Simplicity. Just below this entry is a YouTube video. There are tons of places to view a better version of the trailer, but none of them are as easy to link to as YouTube. And on the web, who cares? It’s easy to publish, and relatively easy to get an audience. The trailer below communicates. It works. It’s all about content. Where else but the net can you see the next coolest skate tricks and the latest political speech, all within a few clicks of each other.

But what happens when small video invades the live worship experience of your church?

Let’s assume you have all the copyright permissions to display the video in the service. And assume it is the perfect content for the service. How ugly does a video have to be before it is rejected? And what do media ministers do when they are asked to show a video that needs to be rejected. (The first questions is answered below. Look for the second in a future article.)

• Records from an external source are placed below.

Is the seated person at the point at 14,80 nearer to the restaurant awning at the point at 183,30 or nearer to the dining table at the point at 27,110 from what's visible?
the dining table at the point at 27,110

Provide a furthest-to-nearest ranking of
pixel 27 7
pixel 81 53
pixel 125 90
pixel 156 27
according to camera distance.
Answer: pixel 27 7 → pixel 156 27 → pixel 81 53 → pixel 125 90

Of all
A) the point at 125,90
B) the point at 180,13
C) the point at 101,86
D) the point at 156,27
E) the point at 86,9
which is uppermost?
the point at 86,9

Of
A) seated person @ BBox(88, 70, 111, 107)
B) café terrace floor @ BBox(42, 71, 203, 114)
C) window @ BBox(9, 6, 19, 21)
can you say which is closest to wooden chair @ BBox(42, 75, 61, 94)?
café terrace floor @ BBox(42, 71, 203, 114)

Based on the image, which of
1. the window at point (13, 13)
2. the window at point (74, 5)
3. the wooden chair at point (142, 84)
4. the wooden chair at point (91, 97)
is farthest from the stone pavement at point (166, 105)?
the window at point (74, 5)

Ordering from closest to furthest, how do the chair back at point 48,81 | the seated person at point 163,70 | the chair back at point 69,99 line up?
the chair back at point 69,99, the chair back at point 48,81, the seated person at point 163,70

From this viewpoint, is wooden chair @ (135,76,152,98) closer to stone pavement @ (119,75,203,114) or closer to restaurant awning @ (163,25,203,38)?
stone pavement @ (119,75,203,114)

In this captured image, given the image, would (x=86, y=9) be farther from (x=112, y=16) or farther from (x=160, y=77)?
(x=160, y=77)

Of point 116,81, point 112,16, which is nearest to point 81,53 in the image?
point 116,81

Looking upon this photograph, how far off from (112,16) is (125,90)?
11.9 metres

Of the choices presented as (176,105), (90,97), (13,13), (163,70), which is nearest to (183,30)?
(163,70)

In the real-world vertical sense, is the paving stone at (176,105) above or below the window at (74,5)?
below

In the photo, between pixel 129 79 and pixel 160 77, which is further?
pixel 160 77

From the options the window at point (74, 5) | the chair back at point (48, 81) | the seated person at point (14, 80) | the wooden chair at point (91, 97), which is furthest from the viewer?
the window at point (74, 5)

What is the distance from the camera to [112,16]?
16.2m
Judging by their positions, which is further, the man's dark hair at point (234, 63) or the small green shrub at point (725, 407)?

Will the low quality distract the audience from the content? This really gets to the heart of the matter. The context of the service drives the ability for quality to impact content. A youth camp worship service is significantly different from a classic Choir/Orchestra service. The camp service would more readily accept visible compression artifacts. The classic service would not.

I’ve used horribly compressed video in smaller groups when the message of the video transcended the nasty quality. I’ve scoured the net for a higher resolution version of a video so I could play it in a service, rather than the low quality version I was given. I’ve respectfully refused to use a video because there was no way to make it viewable without distraction. In each case, an evaluation was made based on the audience’s ability to accept distortion.

On a side note, there is a place where even the YouTube crew will not accept low quality: Broadcast TV. The apparent contradiction of trends toward both HD content and small video is fascinating. But, it will only last as long as small video compression/transmission methods can’t deliver great looking video. Give it a few years and this won’t even be an issue.